Tasks to carry out>
a) According to the sod care thread, how soon after delivery must sod be installed?
b) Say whether each statement agrees with the sod care thread, answering yes or no and quoting the words that decide it: (i) New sod is re-fertilized about 10 days after it is laid. (ii) During the first days, new sod should be watered lightly once a day. (iii) When grass turns straw colored, its roots have died.
c) Set down everything in the sod care thread from "## handy man88" down to "it gets wet.", keeping the wording unchanged.

Document passage>
Exactly correct Handy. Deep infrequent watering is for after establishment. During establishment, light, frequent waterings to keep the sod moist. As for fertlizing again, it should be no problem. I don't know how much you put down preplant wise, but we always re-fertilize new sod about 10 days out, and again another 10 days out, usually using a balanced fert like 15-15-15. New sod gets hungry and uses a lot of energy trying to establish the roots. Again, nitrogen fert is not as important as phosphorus. One note about Kentucky bluegrass - it will get fungus - so you might consider putting a fungicide down if you live in a humid area and are frequently watering for establishment.


----------



## handy man88

Another important point is that most lawn companies run a roller over the sod after laying it down, especially if the soil was tilled or loosened. Otherwise, your lawn will be squishy whenever it gets wet.


----------



## brownie 99

How did your grass turn out, I have two week old sod and is turning brown. Did you water longer or shorter?


----------



## bob22

I googled sod farm advice and randomly selected the following from people who sell sod for a living:
http://www.emeraldsodfarms.com/installing.htm

*Sod is a perishable commodity! Sod must be installed and watered A.S.A.P. after delivery. Installation MUST take place within 12 hours after it is delivered to the job site.* *1.*​ Do a final rake, eliminating an equipment tracks. *2.*​ You should apply a fertilizer directly on the ground that is higher in phosphorus or apply on top of the newly installed sod prior to watering. *3.*​ When the sod is at the site, arrange the sod so that there is minimum traffic on the prepared soil and newly installed grass.  *4.*​ Lay the sod in a manner similar to laying bricks. *5.*​ Butt tightly together the ends and sides of the sod strips making certain there is no overlapping. *6.*​ To fit around obstacles or in smaller places, merely cut the sod with a linoleum knife (preferably on the underside). *Install Watering and Fertilization* ​ *1.*​ If you have chosen to apply fertilizer on top of the sod, apply with a cyclone or rotary type spreader at the recommended rate.  *2.*​ Pick up all pieces of the sod from cuttings, sweep sidewalks, etc.  *3.*​ Give the sod a good "soaking" making certain the water penetrates the soil 4 to 6 inches. The initial "soaking" should be done as soon as a pallet of sod is laid or an area approximately 15 x 15 feet has been installed. Be sure to keep your sod "soaked" for the first 10 to 12 days. One may have to water 3 to 4 times each day lightly to keep the sod blades moist. This is determined by such factors as wind, temperatures, etc. The first few days are *CRITICAL*! **After the sod has knitted to the soil, water every 2 to 4 days. However, the frequency of watering depends on the soil type, topography, natural precipitation, wind, temperature, humidity, etc. It is better to apply 1/2 to 3/4 inch at each application rather than lesser amounts daily. Water when the grass needs it. Learn to read the dehydration signs:
*1.*​ An early sign is a purplish cast where the leaves begin to fold and roll. You may leave footprints when walking on the grass. *2.*​ A significant sign is when the grass turns steel gray and grass blades begin to shrink in width. *3.*​ Another sign of dehydration is when the grass becomes straw colored. The roots are still alive and will give rise to new leaves in time with adequate watering.


----------



## jsmith48

It doesn't look that bad to me. I would keep doing what you're doing. It'll start to turn greener soon. Trust me. I had a hard time with sod last summer.


----------

Recorded information>
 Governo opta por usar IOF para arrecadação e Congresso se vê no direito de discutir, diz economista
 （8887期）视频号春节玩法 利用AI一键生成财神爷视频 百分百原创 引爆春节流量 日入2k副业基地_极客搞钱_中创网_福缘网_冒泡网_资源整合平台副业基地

Responses in order>
a) Within 12 hours after it is delivered to the job site.

b)
(i) Yes: "we always re-fertilize new sod about 10 days out"
(ii) No: "One may have to water 3 to 4 times each day lightly to keep the sod blades moist."
(iii) No: "The roots are still alive and will give rise to new leaves in time with adequate watering."

c)
## handy man88

Another important point is that most lawn companies run a roller over the sod after laying it down, especially if the soil was tilled or loosened. Otherwise, your lawn will be squishy whenever it gets wet.